▼
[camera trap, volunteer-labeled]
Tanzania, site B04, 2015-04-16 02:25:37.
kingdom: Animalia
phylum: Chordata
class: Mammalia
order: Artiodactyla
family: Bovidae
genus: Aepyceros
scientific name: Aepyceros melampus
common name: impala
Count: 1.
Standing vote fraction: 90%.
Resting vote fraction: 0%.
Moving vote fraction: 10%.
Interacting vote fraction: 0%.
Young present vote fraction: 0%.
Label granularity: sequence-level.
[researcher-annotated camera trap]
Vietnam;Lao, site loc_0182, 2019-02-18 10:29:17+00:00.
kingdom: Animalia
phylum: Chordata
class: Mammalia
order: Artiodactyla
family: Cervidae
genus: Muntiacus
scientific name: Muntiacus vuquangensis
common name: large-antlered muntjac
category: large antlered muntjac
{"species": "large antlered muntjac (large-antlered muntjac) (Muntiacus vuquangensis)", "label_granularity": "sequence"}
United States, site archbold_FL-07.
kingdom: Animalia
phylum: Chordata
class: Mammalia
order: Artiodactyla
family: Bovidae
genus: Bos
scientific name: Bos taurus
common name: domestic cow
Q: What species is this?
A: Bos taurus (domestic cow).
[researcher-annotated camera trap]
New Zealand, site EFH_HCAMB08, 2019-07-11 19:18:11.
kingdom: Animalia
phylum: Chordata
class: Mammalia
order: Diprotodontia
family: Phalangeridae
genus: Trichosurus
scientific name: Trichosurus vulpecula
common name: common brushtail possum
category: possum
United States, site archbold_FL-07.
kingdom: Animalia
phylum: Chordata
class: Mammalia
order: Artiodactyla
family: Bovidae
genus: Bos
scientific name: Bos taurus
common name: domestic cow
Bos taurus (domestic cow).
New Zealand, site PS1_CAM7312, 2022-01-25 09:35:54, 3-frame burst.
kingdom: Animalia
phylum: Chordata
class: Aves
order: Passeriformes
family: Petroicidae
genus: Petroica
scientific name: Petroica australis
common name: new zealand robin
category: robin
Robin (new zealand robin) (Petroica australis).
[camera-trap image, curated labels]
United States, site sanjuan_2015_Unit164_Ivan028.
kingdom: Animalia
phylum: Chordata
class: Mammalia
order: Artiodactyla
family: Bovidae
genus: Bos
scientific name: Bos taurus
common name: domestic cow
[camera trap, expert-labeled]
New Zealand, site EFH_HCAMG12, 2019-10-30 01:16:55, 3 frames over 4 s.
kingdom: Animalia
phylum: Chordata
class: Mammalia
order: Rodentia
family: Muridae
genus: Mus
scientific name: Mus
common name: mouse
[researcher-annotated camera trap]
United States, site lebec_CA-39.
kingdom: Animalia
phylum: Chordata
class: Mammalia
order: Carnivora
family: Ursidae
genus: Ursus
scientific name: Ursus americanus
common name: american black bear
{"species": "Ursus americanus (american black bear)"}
▲
* Task *
Across the listing above, report every line where "muntjac" occurs.

* Output of the task *
common name: large-antlered muntjac
category: large antlered muntjac
{"species": "large antlered muntjac (large-antlered muntjac) (Muntiacus vuquangensis)", "label_granularity": "sequence"}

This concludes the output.